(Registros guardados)
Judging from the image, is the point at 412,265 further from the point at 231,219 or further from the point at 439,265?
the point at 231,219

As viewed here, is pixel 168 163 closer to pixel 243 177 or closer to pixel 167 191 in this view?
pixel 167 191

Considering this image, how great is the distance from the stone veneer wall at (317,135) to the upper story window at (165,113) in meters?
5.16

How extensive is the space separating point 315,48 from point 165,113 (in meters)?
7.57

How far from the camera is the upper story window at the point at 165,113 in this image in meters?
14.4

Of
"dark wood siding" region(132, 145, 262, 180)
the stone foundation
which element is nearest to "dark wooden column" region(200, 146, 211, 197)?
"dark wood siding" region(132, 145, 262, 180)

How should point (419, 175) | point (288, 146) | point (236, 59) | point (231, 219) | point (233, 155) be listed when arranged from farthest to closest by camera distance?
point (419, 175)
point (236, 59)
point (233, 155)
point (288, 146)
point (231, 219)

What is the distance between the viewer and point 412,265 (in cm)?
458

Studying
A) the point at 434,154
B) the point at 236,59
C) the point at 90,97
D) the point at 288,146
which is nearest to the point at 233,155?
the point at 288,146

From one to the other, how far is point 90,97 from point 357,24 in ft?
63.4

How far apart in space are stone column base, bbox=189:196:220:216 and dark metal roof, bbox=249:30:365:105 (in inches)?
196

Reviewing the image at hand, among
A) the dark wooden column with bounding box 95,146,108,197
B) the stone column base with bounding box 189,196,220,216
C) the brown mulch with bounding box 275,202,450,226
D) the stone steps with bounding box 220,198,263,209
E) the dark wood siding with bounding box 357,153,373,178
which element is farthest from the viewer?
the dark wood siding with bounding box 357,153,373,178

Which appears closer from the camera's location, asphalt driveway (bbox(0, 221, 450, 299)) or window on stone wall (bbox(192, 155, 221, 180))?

_Tus instrucciones:_ Repite todos los registros de arriba tal como aparecen, sin cambiar nada.

_Respuesta:_
Judging from the image, is the point at 412,265 further from the point at 231,219 or further from the point at 439,265?
the point at 231,219

As viewed here, is pixel 168 163 closer to pixel 243 177 or closer to pixel 167 191 in this view?
pixel 167 191

Considering this image, how great is the distance from the stone veneer wall at (317,135) to the upper story window at (165,113) in meters?
5.16

How extensive is the space separating point 315,48 from point 165,113 (in meters)?
7.57

How far from the camera is the upper story window at the point at 165,113 in this image in meters?
14.4

Of
"dark wood siding" region(132, 145, 262, 180)
the stone foundation
which element is nearest to "dark wooden column" region(200, 146, 211, 197)?
"dark wood siding" region(132, 145, 262, 180)

How should point (419, 175) | point (288, 146) | point (236, 59) | point (231, 219) | point (233, 155) be listed when arranged from farthest to closest by camera distance?
point (419, 175)
point (236, 59)
point (233, 155)
point (288, 146)
point (231, 219)

What is the distance between the viewer and point 412,265 (in cm)?
458

Studying
A) the point at 434,154
B) the point at 236,59
C) the point at 90,97
D) the point at 288,146
which is nearest to the point at 233,155?
the point at 288,146

From one to the other, how far is point 90,97 from point 357,24 in ft?
63.4

How far apart in space are stone column base, bbox=189:196:220:216 and dark metal roof, bbox=249:30:365:105 (in inches)?
196

Reviewing the image at hand, among
A) the dark wooden column with bounding box 95,146,108,197
B) the stone column base with bounding box 189,196,220,216
C) the brown mulch with bounding box 275,202,450,226
D) the stone steps with bounding box 220,198,263,209
E) the dark wood siding with bounding box 357,153,373,178
which element is farthest from the viewer?
the dark wood siding with bounding box 357,153,373,178

Which appears closer from the camera's location, asphalt driveway (bbox(0, 221, 450, 299)) or window on stone wall (bbox(192, 155, 221, 180))?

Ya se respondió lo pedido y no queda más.